AMERİKA

Wall Street, Fed’i dize getirdi: Bankacılık düzenlemelerinde büyük geri adım

Yayınlanma

Yakın geçmişteki en büyük lobi kampanyası, yasal tehditler ve şaşırtıcı siyasi müttefiklerin ardından finans sektörü, “Basel III Endgame” olarak bilinen ilk regülasyon taslağını yenilgiye uğrattı.

Amerika’nın en büyük bankaları eninde sonunda daha sert kurallarla karşı karşıya kalacak, fakat bu kurallar düzenleyicilerin istediği kadar kısıtlayıcı olmayacak.

Axios’a konuşan Michigan Üniversitesi profesörü ve Fed’in bankacılık düzenleme grubunda eski bir avukat olan Jeremy Kress, “Bu bankacılık sektörüne neredeyse tamamen teslim olmaktır,” dedi.

Kress, Fed’in “neredeyse her konuda bankalara teslim olmuş durumda” olduğunu söyledi.

İlk teklif, Silikon Vadisi Bankası (SVB) ve diğer bölgesel bankaların çöküşü henüz tazeyken gelmişti. Fed, OCC ve FDIC yetkilileri, krizin sektörün daha sıkı düzenlemelere ihtiyacı olduğunu kanıtladığını söylemişti.

Fakat yeni düzenlemelerin yüzü kabul edilen Fed’den Michael Barr bile “o anın geçtiğini” kabul etti ve o dönemde belirlenen kuralların artık fazla “muhafazakâr” göründüğünü belirtiyor.

Fed’in denetimden sorumlu başkan yardımcısı Barr salı günü yaptığı açıklamada, “Kişisel olarak hayatın size alçakgönüllülük dersini öğrenmek ve yeniden öğrenmek için bolca fırsat verdiğini gördüm,” dedi.

Teklifin özü, bankaların beklenmedik kredi kayıplarını karşılamak için ihtiyaç duydukları risk ağırlıklı varlıklar olan sermaye gereklilikleri ile ilgili.

Düzenleyiciler önce yaklaşık %20’lik bir artış önerdiler. Şimdi ise yaklaşık %9’luk bir artış öneriyorlar. Daha küçük bankalar (100 milyar doların üzerinde fakat 250 milyar doların altında varlığa sahip olanlar) artık çoğunlukla yeni kurallardan muaf tutuluyor.

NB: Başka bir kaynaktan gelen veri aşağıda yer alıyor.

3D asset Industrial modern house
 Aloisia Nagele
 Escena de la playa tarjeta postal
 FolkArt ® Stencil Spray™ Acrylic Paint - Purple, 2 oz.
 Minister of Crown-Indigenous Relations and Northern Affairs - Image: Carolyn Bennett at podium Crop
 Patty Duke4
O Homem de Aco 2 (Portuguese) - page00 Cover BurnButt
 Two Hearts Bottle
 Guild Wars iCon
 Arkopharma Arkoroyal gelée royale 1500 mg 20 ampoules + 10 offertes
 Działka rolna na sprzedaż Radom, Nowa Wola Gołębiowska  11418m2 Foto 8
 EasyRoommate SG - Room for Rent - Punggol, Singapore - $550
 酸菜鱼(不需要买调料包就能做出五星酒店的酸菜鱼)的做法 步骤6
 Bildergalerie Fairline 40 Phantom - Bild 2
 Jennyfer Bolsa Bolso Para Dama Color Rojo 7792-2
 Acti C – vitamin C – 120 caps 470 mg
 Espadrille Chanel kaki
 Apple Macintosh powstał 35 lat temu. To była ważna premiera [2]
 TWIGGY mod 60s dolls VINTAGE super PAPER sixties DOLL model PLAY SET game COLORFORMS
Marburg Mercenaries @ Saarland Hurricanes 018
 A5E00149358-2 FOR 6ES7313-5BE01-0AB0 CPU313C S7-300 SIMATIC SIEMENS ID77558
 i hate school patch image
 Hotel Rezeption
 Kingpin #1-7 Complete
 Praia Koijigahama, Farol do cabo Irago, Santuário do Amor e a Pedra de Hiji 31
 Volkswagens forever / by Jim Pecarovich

Bu tipteki bankalar, daha önce kurallara dahil edilmelerine rağmen şimdi bu durum tersine döndü.

Bu bankalar yine de bilançolarındaki gerçekleşmemiş zararları hesaba katmak zorunda kalacaklar ki bu, SVB’nin de çöküşüne yol açan sorundu.

Wall Street’in düzenlemeye karşı çıkışının temelinde, sektörün 2008 mali krizini takip eden yıllarda iyi bir performans sergilediği ve hatta bir güç kaynağı olduğu iddiası yatıyor.

Amerikan futbol ligi NFL maçları sırasında yayınlanan Wall Street’e ait “saldırı reklamları”nın mesajı buydu; bu reklamlar, bankalar için büyük ama alışılmadık bir kitleye hitap ediyordu.

Spor müsabakaları dışında da reklamlar reklam panoları, podcast’ler, haber yayınları gibi birçok mecrada izleyicilerin karşısına çıktı.

Reklamlar, sermaye gerekliliklerinin artırılmasının bankaları kredi vermekten geri çekilmeye iterek ekonomiye zarar vereceği ya da daha az denetlenen gölge bankacılık sistemine daha fazla kredi yönlendireceği uyarısında bulunuyordu.

Bu arada, Banka Politikası Enstitüsü bankaları, önerilen kurallar nedeniyle düzenleyici kurumlarına dava açmak gibi bir adım atmakla tehdit etti ve böyle bir davaya liderlik etmesi için güçlü avukat Eugene Scalia’yı tuttu.

Konut sektörü ve bazı Demokrat senatörler, teklifin düşük ve orta gelirli topluluklara daha az (veya daha pahalı) kredi verilmesine yol açacağından endişe ediyorlardı.

Başlangıçta kural, bankaların %20’den az peşinatlı krediler gibi özellikle riskli kabul edilen kredilere karşı daha fazla sermaye tutmaları gerektiğini söylüyordu. Bu hüküm artık geçerli değil.

Barr, banka düzenleyicilerinin geçen yılki teklifte sermaye gerekliliklerini artırmanın fayda ve maliyetlerini yeterince dengelemediğini kabul etti.

Barr, yetkililerin teklif üzerinde yeniden çalışırken bankalar da dahil olmak üzere “çok çeşitli paydaşlarla” görüştüğünü vurguladı.

Amerikan Bankacılar Birliği revizyonların memnuniyetle karşılandığını fakat “sermaye gereksinimlerindeki herhangi bir artışın ekonomi için yine de bir maliyeti olacağını” söyledi.